Is there any way to keep those Fedora 8/9 chroots running on a RHEL5 kernel? I'm
reopening not to pin that as a glibc bug, but as a request for a workaround or
advice for action to take. People desperately googling for "unknown error 530"
(like I did) will eventually find this report and would like to see what they
can do to fix it.

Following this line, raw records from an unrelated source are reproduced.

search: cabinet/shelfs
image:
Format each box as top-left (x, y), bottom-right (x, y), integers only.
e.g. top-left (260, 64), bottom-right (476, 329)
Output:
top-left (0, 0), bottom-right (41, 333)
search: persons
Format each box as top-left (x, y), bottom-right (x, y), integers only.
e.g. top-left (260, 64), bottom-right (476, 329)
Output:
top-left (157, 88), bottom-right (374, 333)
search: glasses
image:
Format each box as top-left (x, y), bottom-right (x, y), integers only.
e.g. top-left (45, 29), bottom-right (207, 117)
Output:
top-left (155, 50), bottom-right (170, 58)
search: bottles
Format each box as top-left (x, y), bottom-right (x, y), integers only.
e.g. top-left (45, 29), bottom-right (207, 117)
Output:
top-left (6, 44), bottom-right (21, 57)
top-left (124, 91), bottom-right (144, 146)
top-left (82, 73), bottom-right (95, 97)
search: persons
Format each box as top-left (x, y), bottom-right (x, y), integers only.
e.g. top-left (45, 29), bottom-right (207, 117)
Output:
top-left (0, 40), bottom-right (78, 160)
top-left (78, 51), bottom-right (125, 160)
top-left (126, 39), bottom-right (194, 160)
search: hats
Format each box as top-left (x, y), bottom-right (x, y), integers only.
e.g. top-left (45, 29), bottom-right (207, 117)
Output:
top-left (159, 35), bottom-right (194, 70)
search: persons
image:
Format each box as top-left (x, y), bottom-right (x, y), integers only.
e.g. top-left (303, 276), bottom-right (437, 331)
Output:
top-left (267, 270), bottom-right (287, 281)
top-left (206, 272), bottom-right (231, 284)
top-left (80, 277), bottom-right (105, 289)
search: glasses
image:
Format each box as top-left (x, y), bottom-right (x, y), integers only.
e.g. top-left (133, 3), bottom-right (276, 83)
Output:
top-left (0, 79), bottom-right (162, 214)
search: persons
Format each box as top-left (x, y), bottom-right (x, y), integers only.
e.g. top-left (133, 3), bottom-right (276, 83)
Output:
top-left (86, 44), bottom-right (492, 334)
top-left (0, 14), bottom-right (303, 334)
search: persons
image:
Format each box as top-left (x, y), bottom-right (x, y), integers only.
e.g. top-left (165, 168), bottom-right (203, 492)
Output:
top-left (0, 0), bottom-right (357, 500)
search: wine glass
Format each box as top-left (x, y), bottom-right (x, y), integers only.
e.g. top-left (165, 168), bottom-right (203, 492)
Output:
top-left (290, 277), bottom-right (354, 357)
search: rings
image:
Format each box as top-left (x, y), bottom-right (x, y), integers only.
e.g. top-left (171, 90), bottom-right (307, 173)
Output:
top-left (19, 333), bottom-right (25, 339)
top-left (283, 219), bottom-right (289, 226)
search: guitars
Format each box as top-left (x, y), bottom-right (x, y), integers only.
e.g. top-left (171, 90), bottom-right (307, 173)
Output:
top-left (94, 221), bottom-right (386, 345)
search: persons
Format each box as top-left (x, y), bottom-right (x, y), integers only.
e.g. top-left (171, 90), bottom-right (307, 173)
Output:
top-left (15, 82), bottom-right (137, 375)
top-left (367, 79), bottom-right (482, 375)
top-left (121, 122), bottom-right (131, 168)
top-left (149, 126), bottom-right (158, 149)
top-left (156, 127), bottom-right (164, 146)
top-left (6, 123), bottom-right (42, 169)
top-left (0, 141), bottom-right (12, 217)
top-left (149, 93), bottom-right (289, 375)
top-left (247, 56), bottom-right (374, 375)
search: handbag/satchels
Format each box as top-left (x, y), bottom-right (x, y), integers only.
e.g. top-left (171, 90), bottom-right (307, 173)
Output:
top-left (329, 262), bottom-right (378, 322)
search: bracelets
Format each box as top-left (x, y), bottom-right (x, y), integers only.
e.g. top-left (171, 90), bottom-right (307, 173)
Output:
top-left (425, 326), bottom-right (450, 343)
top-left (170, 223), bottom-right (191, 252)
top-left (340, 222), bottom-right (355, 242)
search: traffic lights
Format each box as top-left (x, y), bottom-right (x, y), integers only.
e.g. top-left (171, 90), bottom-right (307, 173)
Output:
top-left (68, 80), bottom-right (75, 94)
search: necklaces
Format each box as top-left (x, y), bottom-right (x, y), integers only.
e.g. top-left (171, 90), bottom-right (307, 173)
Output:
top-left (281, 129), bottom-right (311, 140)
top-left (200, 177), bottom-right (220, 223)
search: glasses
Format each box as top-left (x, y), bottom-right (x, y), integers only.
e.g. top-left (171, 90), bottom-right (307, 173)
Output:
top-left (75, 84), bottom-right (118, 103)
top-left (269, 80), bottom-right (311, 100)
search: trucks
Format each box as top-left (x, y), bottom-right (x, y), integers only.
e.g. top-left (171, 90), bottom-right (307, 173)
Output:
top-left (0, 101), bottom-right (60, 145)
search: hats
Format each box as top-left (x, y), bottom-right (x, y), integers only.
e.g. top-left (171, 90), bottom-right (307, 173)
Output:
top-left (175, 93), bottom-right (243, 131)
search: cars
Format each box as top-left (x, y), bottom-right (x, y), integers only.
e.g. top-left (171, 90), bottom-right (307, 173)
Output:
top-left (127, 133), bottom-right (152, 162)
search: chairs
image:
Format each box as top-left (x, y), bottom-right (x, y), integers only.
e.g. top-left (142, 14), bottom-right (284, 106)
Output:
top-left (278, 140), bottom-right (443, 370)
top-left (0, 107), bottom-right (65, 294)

Help! :)

I also filed this bug against the vendor as he should also take action to fix
these problems with the next kernel release (which according to the vendor's
schedule would happen the earliest in three months after a submission):


Thanks for any advice in advance!
Comment 7 Ulrich Drepper 2007-12-28 03:45:07 UTC
Stop reopening the bug.  This is entirely a kernel problem.  Just use correct
Comment 8 Axel Thimm 2007-12-28 09:18:37 UTC
(In reply to comment #7)
> Stop reopening the bug.  This is entirely a kernel problem.  Just use correct
> kernels.

So the recommendation is to not use RHEL???
Comment 9 Jakub Jelinek 2007-12-28 09:35:26 UTC
Using correct kernels doesn't imply that.  You can get fixed kernels for RHEL5
e.g. from http://people.redhat.com/dzickus/el5/62.el5/ and it will surely
eventually make it into official updates.
Comment 10 Axel Thimm 2007-12-28 19:53:28 UTC
Thanks Jakub! I updated the bugzilla.redhat.com entry with that information and
will knock myself out with the 62 kernels :)